La semana pasada en la empresa donde trabajo nos llamaron a reunión para comunicarnos sobre ciertos cambios que se venían para el segundo semestre. Entre varias modificaciones asociadas principalmente al teletrabajo, nos avisaron que harán una rotación en las jefaturas de los equipos. Hasta entonces mi grupo estaba a cargo de un hombre, pero desde este mes nuestra jefa será una mujer.

Recibir esa noticia me puso algo incómoda. Lo comenté con mis cercanas una vez que terminó. Y es que siempre he sido de la idea de que trabajar con mujeres es más difícil, una impresión que, reconozco, no viene de mi experiencia, sino más bien en una creencia que he escuchado durante años: las mujeres son complicadas, envidiosas, competitivas y cahuineras, especialmente cuando se trata del lugar de trabajo.

**Datos registrados:**
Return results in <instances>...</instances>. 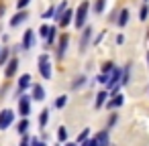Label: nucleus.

**Tus tareas:**
A) En el texto sobre el cambio de jefatura, ¿por qué la noticia de tener una jefa provocó incomodidad? Responde en una a tres oraciones.
B) Copia tal cual el texto sobre el cambio de jefatura, desde "Recibir esa noticia" hasta "lugar de trabajo.", con ambos incluidos.
C) Sigue escribiendo el texto sobre el cambio de jefatura a partir de su última oración.

**Resultados por tarea:**
A) Porque siempre se ha tenido la idea de que trabajar con mujeres es más difícil. Esa impresión no nace de la experiencia propia, sino de una creencia escuchada durante años: que las mujeres son complicadas, envidiosas, competitivas y cahuineras, sobre todo en el lugar de trabajo.

B)
Recibir esa noticia me puso algo incómoda. Lo comenté con mis cercanas una vez que terminó. Y es que siempre he sido de la idea de que trabajar con mujeres es más difícil, una impresión que, reconozco, no viene de mi experiencia, sino más bien en una creencia que he escuchado durante años: las mujeres son complicadas, envidiosas, competitivas y cahuineras, especialmente cuando se trata del lugar de trabajo.

C)
Es un fenómeno que no deja de llamarme la atención, principalmente porque con quien lo comenté fue justamente con mujeres. Si bien en el ámbito personal muchas hablamos de nuestras amigas como un apoyo importante para nuestras vidas, pareciera ser que cuando abrimos ese espacio hacia lo público, las mujeres aparecen como nuestras peores enemigas. Esa contradicción la he vivido yo misma: la relación con mis amigas ha sido el motor de mi bienestar emocional a lo largo de mi vida, pero también, en determinadas ocasiones, han sido otras mujeres las que más problemas me han causado en el ámbito profesional.

Históricamente las mujeres estuvimos relegadas a lo doméstico y el espacio público era dominado por los hombres y, por lo tanto, por sus conductas. Una vez que las mujeres comenzamos a habitar esos espacios, y con la finalidad de adaptarnos, comenzamos a adquirir esas conductas que nunca nos fueron propias. Es cosa de pensar cómo nos comportamos en nuestro espacio íntimo, con nuestras amigas. Allí no hay más que apoyo y complicidad. Lo que ocurre es que al salir de ese espacio de cobijo, nos hemos visto obligadas a adquirir formas de relacionamiento que son más típicas de los hombres, pero que se nos han atribuido como una manera de hacernos competir.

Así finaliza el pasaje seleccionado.